Inman

Rudolph Giuliani, Vegas headliner

LAS VEGAS — Rudolph Giuliani, former mayor of New York, Time magazine’s Person of the Year in 2001 and a possible presidential candidate (he still won’t commit), shared his thoughts on former Palestinian leader Yasser Arafat during a speech to a crowd of real estate professionals during a Help-U-Sell conference in Las Vegas. Arafat was a joint winner of the Nobel Peace Prize in 1994.

Using a housing analogy that stirred applause from the audience, he said, “We were letting him out-negotiate us. We kept making concessions and he never kept his word. It was like buying a house from someone who didn’t own the house – over and over and over again.”

While Giuliani is a former Justice Department official, he didn’t offer any thoughts on ongoing antitrust litigation between the federal agency and the National Association of Realtors trade group over the association’s Internet property listings policies.

But he did utter the following “Giulianisms”:

  • “Just think if we had confronted Hitler when Churchill first warned about him. Just think of how many lives would be saved if we took Hitler out … confronted him in 1933 or 1934 instead of 1945.”

  • “When you get into history people get into this blame thing. When you are going through events, you can’t see how things are going to turn out. You have to have as a goal defeating terrorism completely, because if you don’t it will emerge again and attack us again.”

  • (Speaking in a Brando-esque “Godfather” voice): “‘Welcome to Las Vegas – a city which we used to own.’ I listened to over 4,000 hours of men on tape talking that way (while he served as a prosecutor of mobsters).”

  • “A leader considers public opinion polls but decides what (to) believe from someplace much deeper than that.”

  • “Abraham Lincoln was terribly unpopular during the Civil War. Leadership is about knowing where you want to go and being able to stick with it.”

  • On Osama Bin Laden: “I don’t think there’s any doubt he should be executed when he’s caught. I wish we would capture him. Having gone through this with (prosecuting) regular crime a lot, there is a closure that people get when (criminals) get justice. Justice is an elemental human desire for good people.”

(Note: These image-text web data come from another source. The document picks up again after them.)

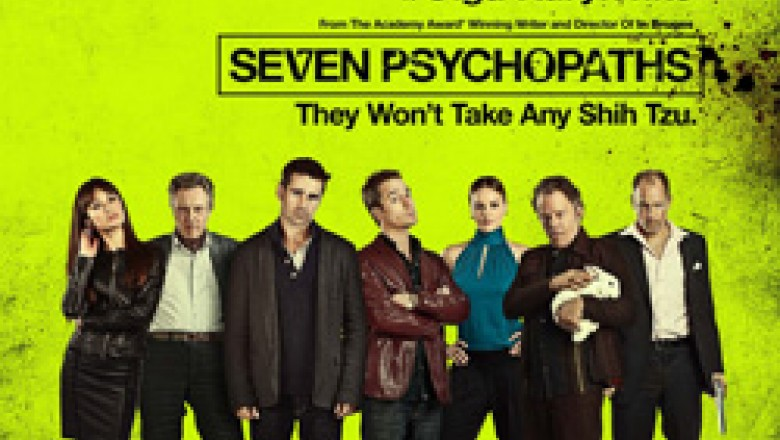 Poster Lab: <em>Seven Psychopaths</em>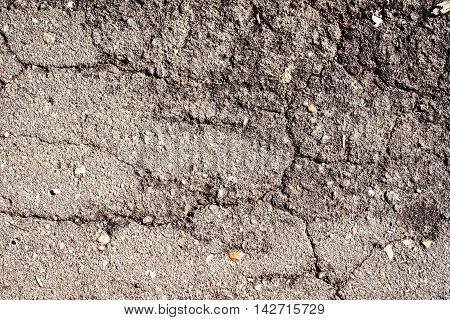 cracked dry dirty ground for background texture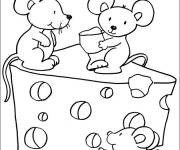 Coloring pages Mouse and cheese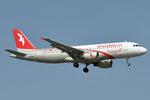 Air Arabia Maroc A320-200 CN-NMA AMS 2011-4-10.png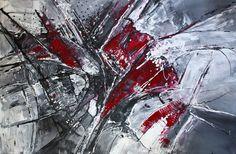 BURGSTALLER Abstraktes Kunst Bild Gemälde XXL abstrakt Grau Rot Wilde Malerei 2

  • About a firefighter who ran three miles toward the burning World Trade Center towers on Sept. 11: “He wasn’t at work. He didn’t have to go to work. He decided he was going to go there and volunteer. He ran through the Brooklyn Battery Tunnel — three miles in order to go to the fire. Here are all these thousands of people being evacuated, all going the opposite direction. He’s running toward the worst fire, maybe in the history of America. He’s running toward it and everybody else is running away from it. He died being himself … not letting fear destroy him.”

  • On Sept. 11: “I was in a building. I got trapped in a building for 20 minutes. If the building fell in a different way I would have never got out.” He also recalled that he left a fire department command post to call the White House for military air support in case there were further terrorist attacks by airplane, and his departure from that scene may have saved his life. “Ultimately you don’t have control over whether you live or die. You’ve got to make the best decisions possible while you can. I became probably more spiritual. I realized that we’re just a part of this – there’s a much bigger plan. I became totally convinced that Americans under stress are magnificent. Maybe if we would recognize it when we’re not … We’re just as strong as we used to be when we’re pushed. It really is remarkable how strong people who live in freedom are when you push them.”